---------- EXTRACT
The most important community-scale system dependent on urbanism is transit. It has long been known that density and transit ridership are linked, but it goes much deeper than that. The key to viable transit systems is not just density but walkability and mixed use—true urban places. If people cannot walk the quarter mile to or from a station, chances are they will not use the transit. Conversely, if they can easily run errands and coordinate trips on the way to or from a station, they are more likely to use transit. European data show that the percentage of walk or bike trips always exceeds that of transit trips—often by more than two to one.27 In fact, walking by itself constitutes 30 percent of all trips in Great Britain (versus 9 percent transit), and in Sweden walk/bike trips are 34 percent of the total (versus 11 percent transit). 28 Transit supports and extends the pedestrian environment; transit is pedestrian dependent, not the other way around. The primary alternative to the car and all of its environmental costs is the pedestrian environment and the walkable urbanism that supports transit.

A good transit system has many layers, from local buses to bus rapid transit and streetcars, from light rail to subways and commuter trains. They all feed into and reinforce one another, and they all depend on walkable urbanism at the origin and destination. The quality of the interface from walking to transit, and from one form of transit to the other, is central to displacing car trips and is the greenest technology that urbanism provides.

The relationship among transit, urbanism, travel behavior, and carbon emissions is complex but can be summarized with one key quantifiable metric, vehicle miles traveled (VMT)—effectively, the amount we drive. VMT is determined by the number and distance of trips we take, and our “mode split”—the percentage of trips taken by various transportation modes such as walk, bike, car, carpool, or transit. Each household, depending on its location, income, and size, has an average VMT per year, which when combined with various auto technologies will generate its travel carbon footprint.

Many factors affect VMT, and there are many complex models that simulate the travel behavior behind it. For example, the modal split among auto, walk/bike, and transit is affected by location and level of transit service as well as how pedestrian friendly the streets are; the average length of each type of trip is affected by land use patterns and how closely destinations are located; the number of trips per day is affected by household size; and auto ownership rate is affected by household income and size. The most significant variables in all this are the walking and transit opportunities of urbanism, a compact development form, and land use patterns that bring destinations closer together.

The power of place over travel behavior is demonstrated by mapping VMT per household across a region. While averages always lead us to stereotypes, different environments across any region reveal dramatically different travel behaviors. For example, in the San Francisco Bay Area, a typical household in the Russian Hill neighborhood of San Francisco has an average VMT of 7,300 miles a year. This neighborhood averages only three stories but is dense by suburban standards; has a rich mix of shops, restaurants, and services within walking distance; and is a short transit ride from downtown. Its walk score (an algorithm that awards points based on the distance to the closest amenity in several categories) is 98 out of 100—as good as it gets.
--------------------
_EXERCISE SET_.
1. Answer these from the passage on transit and urbanism:
(a) What share of all trips in Great Britain is made by walking alone?
(b) What do the letters VMT stand for?
(c) What walk score does the Russian Hill neighborhood receive?
2. Please copy the passage on transit and urbanism word for word, from "The power of" to "as it gets.".
The data here come from a different source.
---------- DATASET EXTRACT
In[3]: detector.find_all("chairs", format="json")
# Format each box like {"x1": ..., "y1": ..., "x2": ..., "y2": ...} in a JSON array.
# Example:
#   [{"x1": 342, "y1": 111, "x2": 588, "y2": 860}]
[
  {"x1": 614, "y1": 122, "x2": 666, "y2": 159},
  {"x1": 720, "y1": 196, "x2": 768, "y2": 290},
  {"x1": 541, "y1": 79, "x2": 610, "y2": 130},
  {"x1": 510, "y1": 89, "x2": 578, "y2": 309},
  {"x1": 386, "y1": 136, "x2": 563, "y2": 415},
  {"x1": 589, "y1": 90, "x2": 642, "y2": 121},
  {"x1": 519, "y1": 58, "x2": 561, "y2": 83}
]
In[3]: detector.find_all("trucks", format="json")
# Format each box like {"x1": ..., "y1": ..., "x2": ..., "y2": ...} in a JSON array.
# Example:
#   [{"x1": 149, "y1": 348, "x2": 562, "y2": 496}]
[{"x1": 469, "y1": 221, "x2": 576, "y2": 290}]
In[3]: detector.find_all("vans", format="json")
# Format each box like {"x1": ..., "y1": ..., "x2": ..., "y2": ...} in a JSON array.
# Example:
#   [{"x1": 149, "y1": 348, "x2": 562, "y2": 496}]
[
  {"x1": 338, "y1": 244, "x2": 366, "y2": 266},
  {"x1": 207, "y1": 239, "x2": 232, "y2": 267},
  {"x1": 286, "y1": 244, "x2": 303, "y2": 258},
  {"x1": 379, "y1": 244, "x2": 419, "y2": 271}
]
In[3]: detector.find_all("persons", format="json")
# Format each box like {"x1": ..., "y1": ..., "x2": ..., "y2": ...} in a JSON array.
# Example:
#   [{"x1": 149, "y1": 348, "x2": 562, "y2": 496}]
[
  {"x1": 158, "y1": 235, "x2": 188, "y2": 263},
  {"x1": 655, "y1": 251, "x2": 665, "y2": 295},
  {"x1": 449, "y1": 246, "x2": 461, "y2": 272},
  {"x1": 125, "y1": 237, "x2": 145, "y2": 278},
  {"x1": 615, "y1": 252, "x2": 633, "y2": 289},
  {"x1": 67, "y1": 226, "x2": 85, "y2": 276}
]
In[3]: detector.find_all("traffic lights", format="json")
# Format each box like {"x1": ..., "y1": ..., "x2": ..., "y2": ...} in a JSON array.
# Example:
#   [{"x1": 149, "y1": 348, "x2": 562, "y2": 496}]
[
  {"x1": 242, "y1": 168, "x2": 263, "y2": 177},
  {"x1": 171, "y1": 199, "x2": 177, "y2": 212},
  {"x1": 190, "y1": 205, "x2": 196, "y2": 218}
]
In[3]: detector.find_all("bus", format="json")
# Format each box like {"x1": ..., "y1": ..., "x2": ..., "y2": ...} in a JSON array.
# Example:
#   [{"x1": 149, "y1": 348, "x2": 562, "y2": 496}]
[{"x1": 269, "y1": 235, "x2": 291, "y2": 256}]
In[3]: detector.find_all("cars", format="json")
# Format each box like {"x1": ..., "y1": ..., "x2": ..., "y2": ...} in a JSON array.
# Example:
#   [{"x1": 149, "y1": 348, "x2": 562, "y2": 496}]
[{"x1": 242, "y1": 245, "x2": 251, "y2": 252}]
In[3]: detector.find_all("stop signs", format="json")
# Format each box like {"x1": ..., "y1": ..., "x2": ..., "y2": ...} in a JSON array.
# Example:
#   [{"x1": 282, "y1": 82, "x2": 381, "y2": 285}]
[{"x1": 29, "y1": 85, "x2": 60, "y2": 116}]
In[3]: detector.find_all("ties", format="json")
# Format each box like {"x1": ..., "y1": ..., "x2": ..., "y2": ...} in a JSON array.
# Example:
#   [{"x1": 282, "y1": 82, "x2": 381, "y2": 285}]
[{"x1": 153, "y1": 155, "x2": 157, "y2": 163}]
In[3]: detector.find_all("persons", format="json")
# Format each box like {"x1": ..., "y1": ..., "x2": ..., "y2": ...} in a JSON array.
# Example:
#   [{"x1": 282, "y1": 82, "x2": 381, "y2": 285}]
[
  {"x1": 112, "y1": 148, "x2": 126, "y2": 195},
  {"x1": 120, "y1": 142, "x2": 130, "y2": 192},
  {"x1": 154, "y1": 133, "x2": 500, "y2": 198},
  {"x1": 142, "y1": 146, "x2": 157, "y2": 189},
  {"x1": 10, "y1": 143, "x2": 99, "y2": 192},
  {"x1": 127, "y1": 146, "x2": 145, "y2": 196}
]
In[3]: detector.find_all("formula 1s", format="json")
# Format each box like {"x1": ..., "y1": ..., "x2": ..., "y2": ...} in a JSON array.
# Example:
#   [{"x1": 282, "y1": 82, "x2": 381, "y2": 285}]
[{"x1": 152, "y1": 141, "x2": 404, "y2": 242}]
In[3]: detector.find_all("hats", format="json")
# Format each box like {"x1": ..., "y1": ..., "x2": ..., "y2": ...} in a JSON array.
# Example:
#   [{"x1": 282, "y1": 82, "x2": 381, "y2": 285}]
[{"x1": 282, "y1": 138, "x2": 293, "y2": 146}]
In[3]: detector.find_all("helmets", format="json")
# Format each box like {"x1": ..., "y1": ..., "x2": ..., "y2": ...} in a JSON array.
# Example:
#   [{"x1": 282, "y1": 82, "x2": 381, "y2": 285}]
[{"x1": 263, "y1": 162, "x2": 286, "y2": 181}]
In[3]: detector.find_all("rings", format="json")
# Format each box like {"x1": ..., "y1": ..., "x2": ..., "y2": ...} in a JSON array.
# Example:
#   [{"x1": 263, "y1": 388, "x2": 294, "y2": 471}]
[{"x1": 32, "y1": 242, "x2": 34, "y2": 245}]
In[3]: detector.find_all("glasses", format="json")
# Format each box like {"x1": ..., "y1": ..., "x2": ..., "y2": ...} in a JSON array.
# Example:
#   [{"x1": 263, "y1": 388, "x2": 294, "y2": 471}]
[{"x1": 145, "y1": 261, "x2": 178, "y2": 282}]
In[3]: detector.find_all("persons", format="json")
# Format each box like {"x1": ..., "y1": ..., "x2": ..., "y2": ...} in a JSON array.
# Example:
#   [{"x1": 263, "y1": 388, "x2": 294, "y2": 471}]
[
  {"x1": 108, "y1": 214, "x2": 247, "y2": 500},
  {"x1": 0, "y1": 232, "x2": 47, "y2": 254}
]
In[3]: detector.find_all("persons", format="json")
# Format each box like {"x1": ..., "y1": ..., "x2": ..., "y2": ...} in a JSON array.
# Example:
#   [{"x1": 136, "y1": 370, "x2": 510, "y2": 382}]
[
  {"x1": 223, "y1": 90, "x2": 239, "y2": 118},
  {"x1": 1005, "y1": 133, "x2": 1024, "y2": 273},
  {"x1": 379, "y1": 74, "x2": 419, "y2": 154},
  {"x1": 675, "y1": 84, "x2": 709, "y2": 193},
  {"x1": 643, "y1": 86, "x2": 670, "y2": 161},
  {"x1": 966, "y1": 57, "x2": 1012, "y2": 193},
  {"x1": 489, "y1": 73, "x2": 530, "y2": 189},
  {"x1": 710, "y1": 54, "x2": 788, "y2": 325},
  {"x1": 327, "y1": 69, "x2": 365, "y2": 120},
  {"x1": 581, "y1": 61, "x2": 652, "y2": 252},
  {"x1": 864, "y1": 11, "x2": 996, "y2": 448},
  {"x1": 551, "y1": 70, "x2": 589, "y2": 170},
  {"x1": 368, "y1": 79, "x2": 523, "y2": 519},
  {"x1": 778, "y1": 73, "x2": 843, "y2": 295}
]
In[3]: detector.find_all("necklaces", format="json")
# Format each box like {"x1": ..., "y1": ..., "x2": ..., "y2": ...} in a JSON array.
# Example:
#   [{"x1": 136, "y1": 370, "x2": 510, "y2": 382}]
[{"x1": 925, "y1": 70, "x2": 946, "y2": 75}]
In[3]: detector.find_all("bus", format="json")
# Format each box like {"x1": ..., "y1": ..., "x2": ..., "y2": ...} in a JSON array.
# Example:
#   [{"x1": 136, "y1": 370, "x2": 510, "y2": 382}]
--------------------
_RESPONSE LIST_.
1.
(a) 30 percent
(b) Vehicle miles traveled
(c) 98 out of 100

2.
The power of place over travel behavior is demonstrated by mapping VMT per household across a region. While averages always lead us to stereotypes, different environments across any region reveal dramatically different travel behaviors. For example, in the San Francisco Bay Area, a typical household in the Russian Hill neighborhood of San Francisco has an average VMT of 7,300 miles a year. This neighborhood averages only three stories but is dense by suburban standards; has a rich mix of shops, restaurants, and services within walking distance; and is a short transit ride from downtown. Its walk score (an algorithm that awards points based on the distance to the closest amenity in several categories) is 98 out of 100—as good as it gets.